Placée directement dans l'eau, la pompe immergée pousse le liquide vers le haut au lieu de l'aspirer. Elle s'affranchit de la limite des 8 mètres et travaille à plusieurs dizaines de mètres de profondeur. C'est la solution des forages et puits profonds. Son rendement est meilleur et son fonctionnement plus silencieux. Le détail des modèles figure sur notre page pompes immergées pour forage et puits.

La pompe de relevage

Submersible elle aussi, la pompe de relevage évacue les eaux qui ne peuvent s'écouler par gravité, sous-sol, cave, poste de relevage d'eaux usées. Selon le liquide, on distingue les modèles eaux claires (vide-cave), eaux usées et eaux chargées avec roue vortex ou dilacératrice. Nos références sont regroupées sur la page pompes de relevage.

Le surpresseur

Un surpresseur n'est pas une simple pompe, mais un ensemble pompe plus réservoir à vessie plus pressostat. Son rôle, maintenir une pression de service stable dans un réseau, typiquement 2 à 6 bars selon l'installation. On le distingue nettement de la pompe seule. La différence est expliquée en détail dans notre article pompe à eau ou surpresseur, quelle différence.

Pour un puits profond destiné à alimenter une maison, le débat se joue souvent entre pompe immergée et surpresseur de surface. Le choix dépend de la profondeur et du débit visé, sujet que nous traitons dans surpresseur ou pompe immergée.

Surface ou immergée, comment trancher

Paramètre Pompe de surface Pompe immergée
Profondeur d'eau Jusqu'à 7 à 8 m Au-delà de 8 m, plusieurs dizaines de m
Installation Simple, hors d'eau Dans l'eau, raccordement étanche
Bruit Audible, moteur à l'air libre Quasi silencieuse
Entretien Accès facile Démontage nécessaire
Usage type Cuve, eau de pluie, puits peu profond Forage, puits profond, alimentation maison

C'est la question la plus fréquente, et la réponse tient en un mot, la profondeur. La barre des 8 mètres sert de repère, mais elle mérite d'être nuancée selon le contexte réel de l'installation.

Le critère de la profondeur

Si le niveau d'eau se situe à moins de 7 à 8 mètres sous la pompe, une pompe de surface fait l'affaire, plus simple à installer et à entretenir. Au-delà, l'aspiration ne fonctionne plus et l'immergée s'impose. Pour un puits de 15 mètres par exemple, l'immergée est la seule option viable.

Les autres paramètres

La profondeur ne décide pas seule. Le débit recherché, la pression en sortie, la nature du liquide (claire, chargée, abrasive) et la fréquence d'usage pèsent aussi. Une eau chargée en sable use prématurément une pompe non adaptée. Un usage intensif justifie un modèle robuste, quitte à monter en gamme.

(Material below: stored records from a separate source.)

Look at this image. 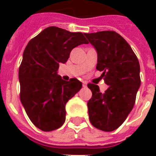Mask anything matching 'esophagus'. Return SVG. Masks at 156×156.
Here are the masks:
<instances>
[{"label":"esophagus","instance_id":"1","mask_svg":"<svg viewBox=\"0 0 156 156\" xmlns=\"http://www.w3.org/2000/svg\"><path fill=\"white\" fill-rule=\"evenodd\" d=\"M83 87H86V86H87V83H86V82H83Z\"/></svg>","mask_w":156,"mask_h":156}]
</instances>
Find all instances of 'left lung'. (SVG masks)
Instances as JSON below:
<instances>
[{"mask_svg": "<svg viewBox=\"0 0 156 156\" xmlns=\"http://www.w3.org/2000/svg\"><path fill=\"white\" fill-rule=\"evenodd\" d=\"M98 53L96 68L108 89L102 94L99 87L88 83L92 98L88 102L91 124L98 129L113 131L123 124L134 107L140 86V63L136 55L119 33L103 31L85 33Z\"/></svg>", "mask_w": 156, "mask_h": 156, "instance_id": "obj_1", "label": "left lung"}]
</instances>
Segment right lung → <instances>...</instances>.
<instances>
[{"label": "right lung", "instance_id": "obj_1", "mask_svg": "<svg viewBox=\"0 0 156 156\" xmlns=\"http://www.w3.org/2000/svg\"><path fill=\"white\" fill-rule=\"evenodd\" d=\"M87 43L82 32L49 27L27 45L19 68L20 99L41 130H55L65 122L66 104L81 89L82 83L77 78L64 81L57 71L73 48Z\"/></svg>", "mask_w": 156, "mask_h": 156}]
</instances>
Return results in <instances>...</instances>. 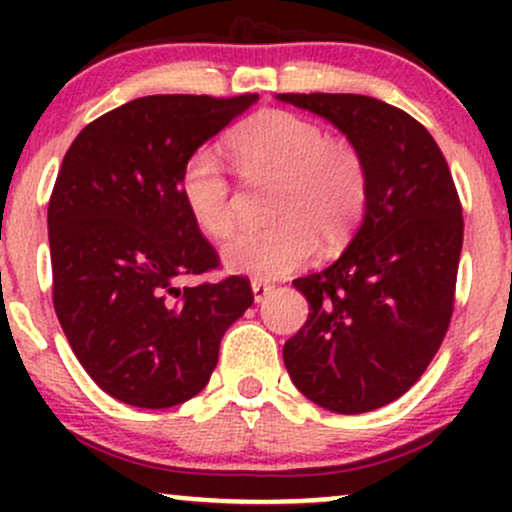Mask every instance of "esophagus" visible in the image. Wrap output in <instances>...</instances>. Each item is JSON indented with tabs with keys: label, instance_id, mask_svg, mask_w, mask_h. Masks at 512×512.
<instances>
[{
	"label": "esophagus",
	"instance_id": "1",
	"mask_svg": "<svg viewBox=\"0 0 512 512\" xmlns=\"http://www.w3.org/2000/svg\"><path fill=\"white\" fill-rule=\"evenodd\" d=\"M274 291V286L272 284H267V281H252V296H255V301L257 303H262V301H267V296L269 293Z\"/></svg>",
	"mask_w": 512,
	"mask_h": 512
}]
</instances>
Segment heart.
<instances>
[{"label":"heart","mask_w":512,"mask_h":512,"mask_svg":"<svg viewBox=\"0 0 512 512\" xmlns=\"http://www.w3.org/2000/svg\"><path fill=\"white\" fill-rule=\"evenodd\" d=\"M223 146L245 182L276 185L269 209L276 223L223 243L221 260L231 272L279 279L313 260L317 243L337 248L354 233L368 202V170L356 146L286 110L248 117ZM180 197L207 236L223 238L236 226V192L211 151L187 158Z\"/></svg>","instance_id":"1"}]
</instances>
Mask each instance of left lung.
<instances>
[{
	"label": "left lung",
	"instance_id": "1",
	"mask_svg": "<svg viewBox=\"0 0 512 512\" xmlns=\"http://www.w3.org/2000/svg\"><path fill=\"white\" fill-rule=\"evenodd\" d=\"M356 146L368 202L349 248L293 281L310 305L284 344L293 385L337 414L402 397L448 332L462 252V207L445 156L404 110L356 93H279Z\"/></svg>",
	"mask_w": 512,
	"mask_h": 512
}]
</instances>
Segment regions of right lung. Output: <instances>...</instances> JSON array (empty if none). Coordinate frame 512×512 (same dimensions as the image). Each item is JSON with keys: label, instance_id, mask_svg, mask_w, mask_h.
Segmentation results:
<instances>
[{"label": "right lung", "instance_id": "1", "mask_svg": "<svg viewBox=\"0 0 512 512\" xmlns=\"http://www.w3.org/2000/svg\"><path fill=\"white\" fill-rule=\"evenodd\" d=\"M257 98H137L64 154L48 207L52 303L81 366L120 402L166 409L202 392L255 301L243 276L175 281L219 267L182 204V166Z\"/></svg>", "mask_w": 512, "mask_h": 512}]
</instances>
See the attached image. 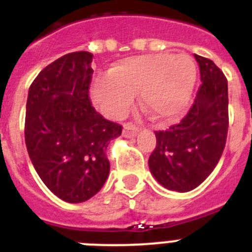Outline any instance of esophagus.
Returning a JSON list of instances; mask_svg holds the SVG:
<instances>
[{"label":"esophagus","mask_w":252,"mask_h":252,"mask_svg":"<svg viewBox=\"0 0 252 252\" xmlns=\"http://www.w3.org/2000/svg\"><path fill=\"white\" fill-rule=\"evenodd\" d=\"M137 133H138V128L137 126H132V124H126L124 128H123V136L126 138L134 137Z\"/></svg>","instance_id":"1"}]
</instances>
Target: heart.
<instances>
[{"label":"heart","mask_w":252,"mask_h":252,"mask_svg":"<svg viewBox=\"0 0 252 252\" xmlns=\"http://www.w3.org/2000/svg\"><path fill=\"white\" fill-rule=\"evenodd\" d=\"M196 65L188 55L153 53L128 57L91 84V98L104 114L122 118L141 91V107L159 123L175 120L191 100Z\"/></svg>","instance_id":"1"}]
</instances>
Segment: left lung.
Wrapping results in <instances>:
<instances>
[{
	"label": "left lung",
	"mask_w": 252,
	"mask_h": 252,
	"mask_svg": "<svg viewBox=\"0 0 252 252\" xmlns=\"http://www.w3.org/2000/svg\"><path fill=\"white\" fill-rule=\"evenodd\" d=\"M201 85L187 115L167 130L156 132L149 168L167 189L188 192L203 183L219 163L229 126L227 80L209 59L195 55Z\"/></svg>",
	"instance_id": "1"
}]
</instances>
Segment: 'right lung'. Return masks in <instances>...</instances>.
I'll list each match as a JSON object with an SVG mask.
<instances>
[{
    "instance_id": "add662e5",
    "label": "right lung",
    "mask_w": 252,
    "mask_h": 252,
    "mask_svg": "<svg viewBox=\"0 0 252 252\" xmlns=\"http://www.w3.org/2000/svg\"><path fill=\"white\" fill-rule=\"evenodd\" d=\"M91 61L85 51L53 61L33 80L26 104L30 159L43 183L68 203L100 191L110 174L107 146L123 129L91 106Z\"/></svg>"
}]
</instances>
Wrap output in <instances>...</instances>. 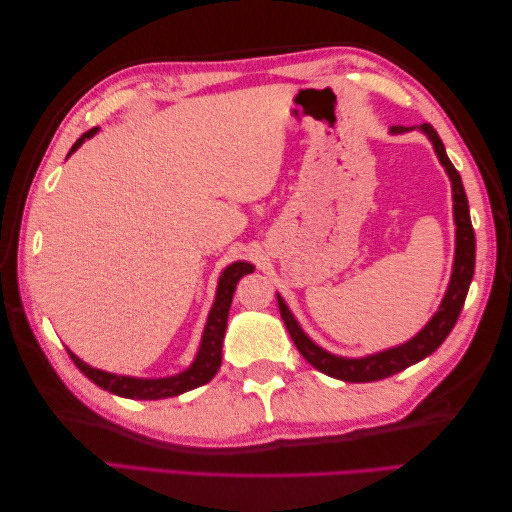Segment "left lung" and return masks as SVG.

Dimensionner : HMT, débit, NPSH

01
GRANDEUR
La HMT
Hauteur géométrique plus pertes de charge du réseau, exprimée en mètres.
5 à 200 m selon l'usage
02
GRANDEUR
Le débit
Volume d'eau délivré par unité de temps, déduit des besoins réels.
En m³/h ou L/min
03
GRANDEUR
Le NPSH
Capacité à aspirer sans cavitation, cette formation de bulles qui dégrade la roue.
Marge de sécurité

Un bon dimensionnement repose sur deux grandeurs principales, la HMT et le débit. Les négliger, c'est s'exposer à une pompe sous-dimensionnée qui ne monte pas l'eau, ou surdimensionnée qui consomme et s'use inutilement.

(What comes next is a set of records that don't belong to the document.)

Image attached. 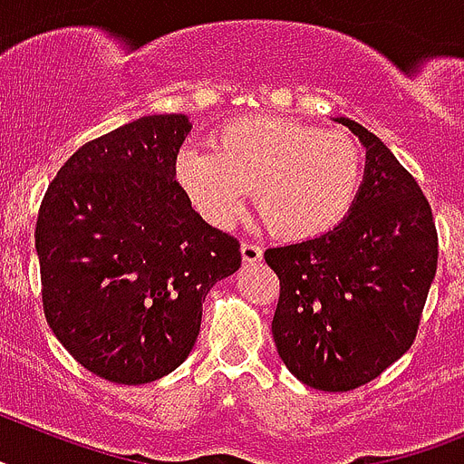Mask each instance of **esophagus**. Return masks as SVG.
<instances>
[{
  "mask_svg": "<svg viewBox=\"0 0 464 464\" xmlns=\"http://www.w3.org/2000/svg\"><path fill=\"white\" fill-rule=\"evenodd\" d=\"M241 258H244V263H258V260H263V248L258 244H251V241H241Z\"/></svg>",
  "mask_w": 464,
  "mask_h": 464,
  "instance_id": "34e87169",
  "label": "esophagus"
}]
</instances>
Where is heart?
<instances>
[{
    "instance_id": "heart-1",
    "label": "heart",
    "mask_w": 464,
    "mask_h": 464,
    "mask_svg": "<svg viewBox=\"0 0 464 464\" xmlns=\"http://www.w3.org/2000/svg\"><path fill=\"white\" fill-rule=\"evenodd\" d=\"M175 172L210 225L235 223L254 189L267 227L296 241L323 235L346 218L365 178V156L348 132L248 116L225 122L213 135V151L182 149Z\"/></svg>"
}]
</instances>
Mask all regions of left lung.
Returning a JSON list of instances; mask_svg holds the SVG:
<instances>
[{
    "mask_svg": "<svg viewBox=\"0 0 464 464\" xmlns=\"http://www.w3.org/2000/svg\"><path fill=\"white\" fill-rule=\"evenodd\" d=\"M365 144V178L348 216L313 239L266 251L279 277L273 336L305 386L353 392L412 346L439 260L427 197L379 137L336 118Z\"/></svg>",
    "mask_w": 464,
    "mask_h": 464,
    "instance_id": "1",
    "label": "left lung"
}]
</instances>
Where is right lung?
<instances>
[{"mask_svg": "<svg viewBox=\"0 0 464 464\" xmlns=\"http://www.w3.org/2000/svg\"><path fill=\"white\" fill-rule=\"evenodd\" d=\"M189 130L187 116L163 113L87 141L37 213L49 327L80 365L116 384L182 365L206 294L241 266L239 241L210 227L175 179Z\"/></svg>", "mask_w": 464, "mask_h": 464, "instance_id": "right-lung-1", "label": "right lung"}]
</instances>
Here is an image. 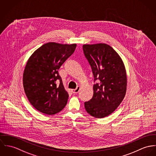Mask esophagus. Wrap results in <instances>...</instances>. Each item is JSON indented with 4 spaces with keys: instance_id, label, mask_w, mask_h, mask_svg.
<instances>
[{
    "instance_id": "1",
    "label": "esophagus",
    "mask_w": 156,
    "mask_h": 156,
    "mask_svg": "<svg viewBox=\"0 0 156 156\" xmlns=\"http://www.w3.org/2000/svg\"><path fill=\"white\" fill-rule=\"evenodd\" d=\"M80 87L78 86L76 87V88L72 90V92H73V93H78L80 91Z\"/></svg>"
}]
</instances>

La HMT, hauteur manométrique totale

La HMT additionne la hauteur géométrique (différence d'altitude entre la source et le point de refoulement) et les pertes de charge du réseau (frottements dans les tuyaux, coudes, vannes). Elle s'exprime en mètres. Attention à ne pas la confondre avec la simple profondeur du puits, qui n'en est qu'une composante.

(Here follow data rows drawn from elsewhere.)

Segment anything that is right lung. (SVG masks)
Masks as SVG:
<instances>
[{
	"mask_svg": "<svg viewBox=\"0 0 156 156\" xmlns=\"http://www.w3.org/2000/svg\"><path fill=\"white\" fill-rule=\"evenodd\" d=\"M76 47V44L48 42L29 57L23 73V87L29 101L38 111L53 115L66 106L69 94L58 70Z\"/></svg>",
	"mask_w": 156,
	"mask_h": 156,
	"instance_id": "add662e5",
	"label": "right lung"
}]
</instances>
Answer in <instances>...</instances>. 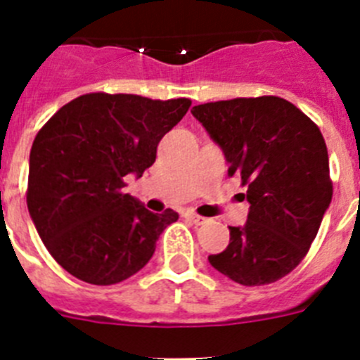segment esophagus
Instances as JSON below:
<instances>
[{"label":"esophagus","mask_w":360,"mask_h":360,"mask_svg":"<svg viewBox=\"0 0 360 360\" xmlns=\"http://www.w3.org/2000/svg\"><path fill=\"white\" fill-rule=\"evenodd\" d=\"M186 218L191 219V221H193V224H195V225H203V224H205V218H203V216H200V214H195V212H187Z\"/></svg>","instance_id":"34e87169"}]
</instances>
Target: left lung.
<instances>
[{
    "label": "left lung",
    "instance_id": "obj_1",
    "mask_svg": "<svg viewBox=\"0 0 360 360\" xmlns=\"http://www.w3.org/2000/svg\"><path fill=\"white\" fill-rule=\"evenodd\" d=\"M241 178L247 224L229 227L227 249L209 256L218 272L245 287L290 274L316 240L332 202L328 149L319 128L274 95L198 104L191 110Z\"/></svg>",
    "mask_w": 360,
    "mask_h": 360
}]
</instances>
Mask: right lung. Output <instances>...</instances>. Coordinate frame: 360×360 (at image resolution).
<instances>
[{"label":"right lung","instance_id":"obj_1","mask_svg":"<svg viewBox=\"0 0 360 360\" xmlns=\"http://www.w3.org/2000/svg\"><path fill=\"white\" fill-rule=\"evenodd\" d=\"M189 106V98L98 91L70 101L39 129L27 205L44 247L66 272L106 287L151 259L178 212L148 211L124 193V176L139 178L151 167L158 142Z\"/></svg>","mask_w":360,"mask_h":360}]
</instances>
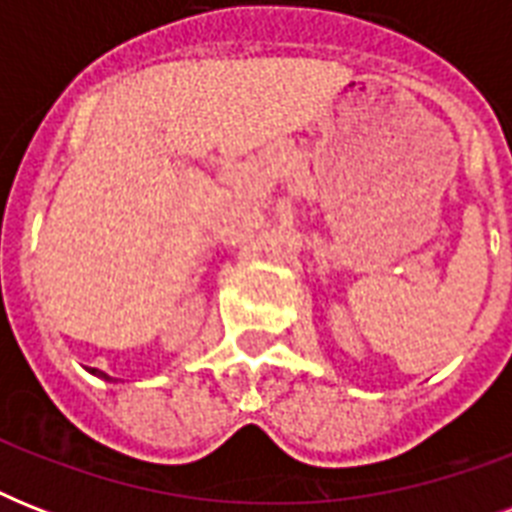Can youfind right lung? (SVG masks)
<instances>
[{
    "mask_svg": "<svg viewBox=\"0 0 512 512\" xmlns=\"http://www.w3.org/2000/svg\"><path fill=\"white\" fill-rule=\"evenodd\" d=\"M92 372H98V369H92ZM100 374V372H98ZM100 377H106V374H100ZM106 380H111V377H106Z\"/></svg>",
    "mask_w": 512,
    "mask_h": 512,
    "instance_id": "add662e5",
    "label": "right lung"
}]
</instances>
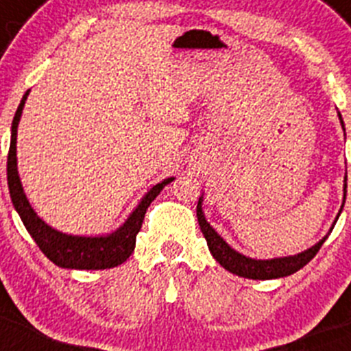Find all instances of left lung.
<instances>
[{"instance_id": "left-lung-1", "label": "left lung", "mask_w": 351, "mask_h": 351, "mask_svg": "<svg viewBox=\"0 0 351 351\" xmlns=\"http://www.w3.org/2000/svg\"><path fill=\"white\" fill-rule=\"evenodd\" d=\"M339 117V123H341L343 131H345V123H343V117L341 114L338 112ZM202 201L204 197H199L197 202V220H199V227H201L202 235L206 237V242H208V247H209V253L213 254L218 263L228 270L230 274L239 275V277H244V279H253V280H270V279H280V277H287V275L294 274L298 271L300 268H303L304 265L308 263L317 253H319L320 245L326 242V239L329 237V234L332 232L334 225L338 221L339 215L343 211V206H345L346 201V176H345V186H343V204L341 209H339L338 216H336V220L334 223L330 225L329 232L327 235H324L317 244H313L312 247L308 250L301 251L298 254H291V256H282V258H270V260H256V258H250L245 256V254L239 253L221 237L211 225L208 223L206 220L204 211H202Z\"/></svg>"}]
</instances>
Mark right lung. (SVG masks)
I'll use <instances>...</instances> for the list:
<instances>
[{
    "label": "right lung",
    "instance_id": "right-lung-1",
    "mask_svg": "<svg viewBox=\"0 0 351 351\" xmlns=\"http://www.w3.org/2000/svg\"><path fill=\"white\" fill-rule=\"evenodd\" d=\"M27 95L29 91L22 97L21 106H19L15 117L12 121V138H10L8 160H6V178H8L10 197H12L13 208L21 216L22 223L25 225L27 232L34 239L36 244L39 245V250L45 253V256L53 261L57 267L71 268V270H106V268H114L117 265L124 263L135 250L136 234L142 228L147 208L159 195V192L175 178L171 176V178H166L157 183V185H154L140 199L138 206L131 211L126 221L110 234L72 235L50 227L32 209L17 169V130Z\"/></svg>",
    "mask_w": 351,
    "mask_h": 351
}]
</instances>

Selon l'usage, les ordres de grandeur varient fortement, environ 5 à 50 m pour une pompe domestique, 50 à 200 m et plus pour un forage profond. Ces fourchettes restent indicatives et dépendent du modèle, à valider par un bureau d'études pour les installations sensibles.

Le débit

Le débit, exprimé en m³/h ou en L/min, correspond au volume d'eau délivré par unité de temps. Il se déduit des besoins réels, nombre de points de puisage, surface à arroser, volume à évacuer. Une pompe de relevage domestique se situe souvent dans une plage de 100 à 250 L/min selon le modèle. La méthode de calcul complète figure dans le guide dédié, accessible depuis l'introduction de cet article.

Le NPSH et la cavitation

Le NPSH (charge nette absolue à l'aspiration) traduit la capacité de la pompe à aspirer sans cavitation. La cavitation, formation de bulles de vapeur qui implosent, dégrade rapidement la roue et le rendement. Sur une pompe de surface mal positionnée, c'est une cause de panne fréquente et souvent ignorée des installations amateurs.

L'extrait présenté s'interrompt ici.